Why I celebrate international women’s day.
I’ve always celebrated International women’s day – today 8th March. I worked in a women’s refuge in my late teens, and it taught me the solidarity of women and the difficulties many of us face.
International women’s day has always been a time to celebrate, always been a time to honour the women who came before us, the women in our lives, the sisters who will follow. About this time, we also see the same worn arguments begin to surface,
‘Why do you need international women’s day, anyway?
I remember going to see the late Maya Angelou giving a reading in the late ’80s in Lewisham, a minibus of women travelling down to see her, cackling and singing all the way there and back. The energy in the hall was electric, the women of the audience standing, hips swaying, hands held high as Maya Angelou read her ubiquitous poem And still I rise.
I thought at that moment, buoyed up by the energy of women, that we could do anything. The power in that hall, as we clapped and cried, held in the words of this great woman, seemed without end. Young as I was, I thought we were invincible. I thought we would make such changes, tearing down all of the constraints that came before, that things would change, that it would be better.
And it is, better I mean, but then.
I am writing this late at night, waiting for my daughter to text me that she has gotten home safely from a night out with friends. I sit here now, over 30 years since I watched, as Maya Angelou mesmerised us with her words and her energy and I’m wondering how far we’ve really come?
We still live in a world where women are twice as likely to be a victim of domestic violence or sexual abuse than men. Where 1 in 3 women globally is beaten or sexually abused in their lifetime.
Where the police are complicit in the sexual/racial abuse and murder of women.
Where rape is not punished – in 2020 there were 52,210 rapes recorded to the police in Wales and England – 843 resulted in a charge or summons. 1.6%
Where globally 30,000 underage girls are married off each day. Each day!!!! 250 million women alive today were married before their 15th birthday.
Where less than 40% of countries provide girls and boys with equal education.
Where the impact of Climate change, global warming, floods, droughts, storms and forced migrations will kill more women than men, due to unequal access to power and resources.

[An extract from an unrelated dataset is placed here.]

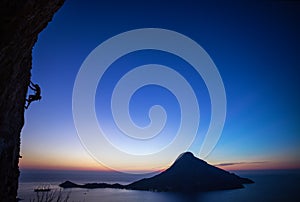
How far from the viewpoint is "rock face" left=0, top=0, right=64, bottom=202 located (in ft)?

We still don’t have equal pay, we still can’t walk the streets safely, or stay in our homes safely and with the global pandemic, women are doing even more of the work within the home- 3 times as many hours than the men we share our homes with.
Our access to the world is limited by the constant threat of danger, so ingrained that we think it’s normal, or worse still think it’s just us- that we are oversensitive, or over cautious or just too scared.
I really wanted to be able to present all the gains that we’ve made as women, to celebrate our achievements. That’s what International Women’s Day has always been for me – a chance to celebrate.
I know women are making gains, in education, in industry, in having a voice and having a visible presence in the world. I know with #metoo we are challenging male violence, challenging the stories told about us. I know we are kicking and screaming for change, for an equal share for an equal chance, but this evening, all I can think is,
‘Why in the 21st century am I sitting here, praying my girl gets home safe from a night out with friends?’
This is why we need International women’s day.
Every day is a chance to celebrate the women in your life – but especially today we need to celebrate each other – the women who are teaching our children, the women working in our shops, the women working in STEM industries, the women caring for their families, the women working in our hospitals, driving our lorries and our buses, the women going into space. The women in other countries, in other parts of the world. To all of the women and girls.
Against all these odds, against all this shit. We all still show up, hold each other up, pull each other up.
So, to my sisters, I say thank you. I honour your strength and your courage, your grace and your beauty. Together we are strong. Together we are invincible. Together we rise.
‘Leaving behind nights of terror and fear
Into a daybreak that’s wondrously clear
Bringing the gifts that my ancestors gave,
I am the dream and the hope of the slave.
Maya Angelou, “Still I Rise” from And Still I Rise. Copyright © 1978 by Maya Ange
If you are able, please donate to a women’s charity today.